Les élu/es écologistes expriment leur inquiétude face à la situation de la maternité des Bluets, située sur le site de l’hôpital Trousseau, dans le 12e arrondissement de Paris.

Pour Laure Lechatellier, Vice-présidente en charge de la santé à la Région : « Une fois de plus, les Bluets sont en danger. Victimes de vouloir trop bien faire. Je plaide pour que l’accompagnement à la parentalité et à l’allaitement soit reconnu Mission d’Intérêt Général. C’est la seule possibilité pour les maternités de faire de la qualité sans se ruiner. »

« Aujourd’hui, même les naissances sont soumises à des logiques de marchandisation. C’est ce contre quoi s’est toujours battue cette maternité. Et c’est cette lutte qui la fait condamner aujourd’hui », s’indigne Mounir Satouri, président des élu/es EELV du Conseil régional d’Ile-de-France.

Haut lieu du militantisme pour le respect du projet de naissance et pionnière de l’accouchement sans douleur, la maternité des Bluets a valeur de symbole. Renommée et plébiscitée par les futurs parents, elle est la seule en Ile-de-France à être labellisée « Hôpital Ami des  Bébés », pour son rôle en matière d’allaitement et d’aide à la construction de la relation parents-enfants. Aux Bluets, chacune des 3000 naissances annuelles est un évènement à part, auquel on consacre du temps et du personnel.

Mais les comptes de l’association gestionnaire, Ambroise Croizat, sont au plus bas. Avec un déficit cumulé de plus de 6 millions d’euros, la maternité est même au bord de la mise en liquidation judiciaire.

A qui la faute ? La mise en place de la tarification à l’activité (la  fameuse T2A) n’est pas étrangère à cette situation. Avec ce système, ce qui relève de l’accompagnement des familles, et qui fait la renommée de l’établissement, ne rapporte rien. Au contraire, les actes médicaux lourds sont encouragés. C’est ainsi que la césarienne est mieux rémunérée que l’accouchement par voie basse.
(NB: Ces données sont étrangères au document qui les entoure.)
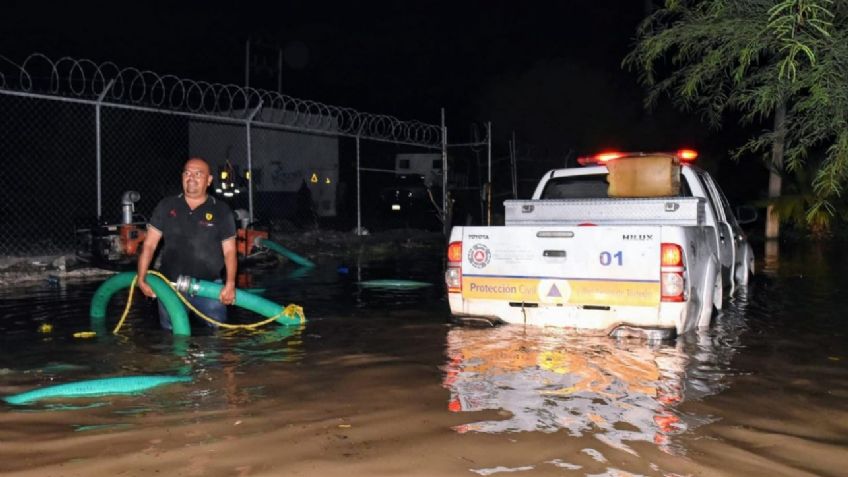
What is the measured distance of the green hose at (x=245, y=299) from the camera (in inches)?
260

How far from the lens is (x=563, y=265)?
6.63 meters

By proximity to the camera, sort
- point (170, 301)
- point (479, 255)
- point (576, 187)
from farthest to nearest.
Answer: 1. point (576, 187)
2. point (479, 255)
3. point (170, 301)

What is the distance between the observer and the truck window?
27.9 ft

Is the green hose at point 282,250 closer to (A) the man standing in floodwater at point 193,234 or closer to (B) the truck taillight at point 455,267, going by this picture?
(A) the man standing in floodwater at point 193,234

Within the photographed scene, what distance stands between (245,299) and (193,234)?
0.86 m

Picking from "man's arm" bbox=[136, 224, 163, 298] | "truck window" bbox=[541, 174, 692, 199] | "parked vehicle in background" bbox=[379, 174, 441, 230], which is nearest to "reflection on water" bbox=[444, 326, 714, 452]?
"truck window" bbox=[541, 174, 692, 199]

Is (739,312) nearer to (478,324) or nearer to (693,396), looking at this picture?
(478,324)

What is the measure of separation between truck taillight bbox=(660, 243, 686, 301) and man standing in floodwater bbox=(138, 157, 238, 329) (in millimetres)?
3543

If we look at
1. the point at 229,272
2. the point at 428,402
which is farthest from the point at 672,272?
the point at 229,272

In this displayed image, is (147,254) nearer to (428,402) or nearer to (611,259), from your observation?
(428,402)

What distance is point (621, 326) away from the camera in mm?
6402

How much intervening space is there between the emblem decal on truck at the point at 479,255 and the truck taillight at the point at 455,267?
0.37 ft

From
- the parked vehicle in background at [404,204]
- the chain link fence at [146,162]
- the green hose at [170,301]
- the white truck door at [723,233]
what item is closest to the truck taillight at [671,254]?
the white truck door at [723,233]

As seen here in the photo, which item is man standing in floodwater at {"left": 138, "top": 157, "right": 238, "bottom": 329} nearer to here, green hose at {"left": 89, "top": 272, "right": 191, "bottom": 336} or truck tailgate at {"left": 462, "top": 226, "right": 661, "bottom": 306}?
green hose at {"left": 89, "top": 272, "right": 191, "bottom": 336}
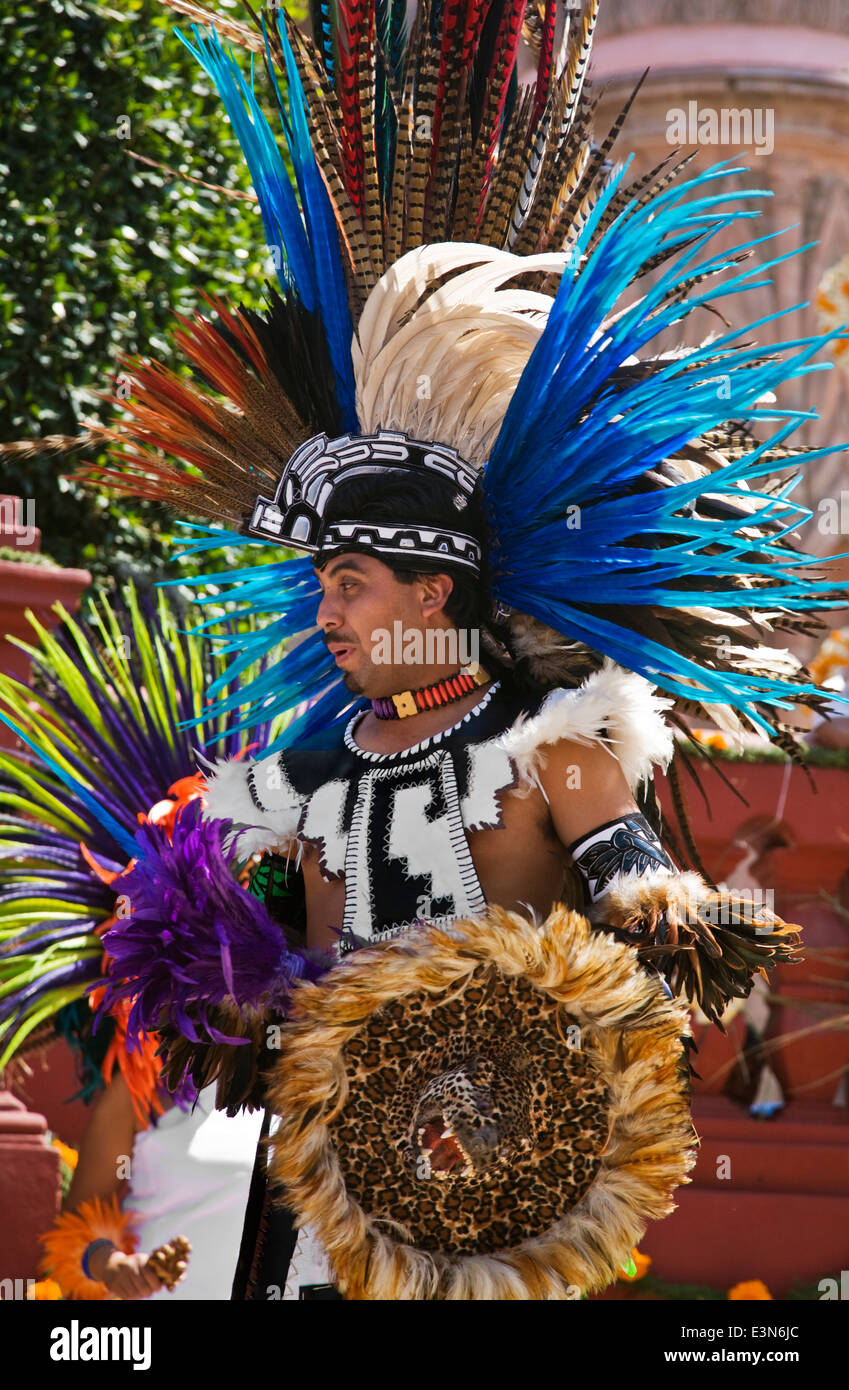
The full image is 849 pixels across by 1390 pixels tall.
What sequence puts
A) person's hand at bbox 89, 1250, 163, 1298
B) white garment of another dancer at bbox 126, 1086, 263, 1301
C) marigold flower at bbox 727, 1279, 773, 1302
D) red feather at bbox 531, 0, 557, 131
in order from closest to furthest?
1. red feather at bbox 531, 0, 557, 131
2. person's hand at bbox 89, 1250, 163, 1298
3. white garment of another dancer at bbox 126, 1086, 263, 1301
4. marigold flower at bbox 727, 1279, 773, 1302

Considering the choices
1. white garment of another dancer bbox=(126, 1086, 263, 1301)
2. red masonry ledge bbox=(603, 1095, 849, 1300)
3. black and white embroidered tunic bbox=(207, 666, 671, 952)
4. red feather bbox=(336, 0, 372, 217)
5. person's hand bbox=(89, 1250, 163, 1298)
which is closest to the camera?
black and white embroidered tunic bbox=(207, 666, 671, 952)

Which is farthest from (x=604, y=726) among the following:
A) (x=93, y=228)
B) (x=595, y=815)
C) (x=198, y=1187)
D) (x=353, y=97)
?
(x=93, y=228)

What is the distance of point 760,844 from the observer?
473 cm

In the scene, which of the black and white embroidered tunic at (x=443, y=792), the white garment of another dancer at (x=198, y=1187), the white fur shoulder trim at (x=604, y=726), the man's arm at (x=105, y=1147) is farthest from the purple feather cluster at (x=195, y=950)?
the man's arm at (x=105, y=1147)

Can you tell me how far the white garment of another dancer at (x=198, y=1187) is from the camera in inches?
127

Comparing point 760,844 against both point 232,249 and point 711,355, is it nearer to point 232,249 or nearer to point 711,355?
point 711,355

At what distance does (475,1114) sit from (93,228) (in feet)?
15.0

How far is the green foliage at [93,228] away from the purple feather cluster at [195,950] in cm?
317

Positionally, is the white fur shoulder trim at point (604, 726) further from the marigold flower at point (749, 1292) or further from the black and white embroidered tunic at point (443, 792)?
the marigold flower at point (749, 1292)

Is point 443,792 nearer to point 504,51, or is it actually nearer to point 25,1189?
point 504,51

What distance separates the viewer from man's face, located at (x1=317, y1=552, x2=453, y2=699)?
2.63m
Or, la maternité des Bluets aurait plutôt tendance à réduire le nombre de césariennes, de l’ordre de 14 % contre environ 40 % dans les autres maternités. Cette pratique vertueuse lui joue des tours sur le plan financier.

L’Agence Régionale de Santé (ARS) s’était engagée à apporter son soutien, en échange de la mise en œuvre par l’association Ambroize Croizat de bonnes pratiques de gestion. En 2012, elle a respecté sa parole, avec une aide exceptionnelle de 1,2 millions d’euros. Mais pour 2013, cet engagement est manifestement remis en question.

Les élu/es écologistes ont participé au rassemblement du 6 juin. La vidéo ci-après remémorera la mobilisation : http://elus-idf.eelv.fr/maternite-des-bluets-victime-de-la-marchandisation-de-laccouchement/

Objectif : obtenir la confirmation du soutien de l’ARS en 2013. Cette décision marquerait un changement de cap en faveur de la valorisation d’un patrimoine social et sanitaire unique.

Une pétition existe sur Change.org, « La santé et la formation ne sont pas des marchandises »

Il existe un site pour l’association « touche pas aux Bluets »

 

Pour en savoir plus :

Même si la tonalité générale s’est voulue rassurante vis à vis de la maternité, pour autant la situation reste tendue. Et la mobilisation plus que nécessaire à poursuivre pour montrer notre détermination face à l’ARS. La menace d’une cessation de paiement continue de peser sur l’établissement.
Un prochain rendez-vous est d’ores et déjà fixé par le collectif de soutien, au 20 juin avec un défilé qui partira de la Bastille en direction de Nation.
A suivre également de près, la mobilisation de la maternité des Lilas, établissement qui semble rencontrer également des difficultés.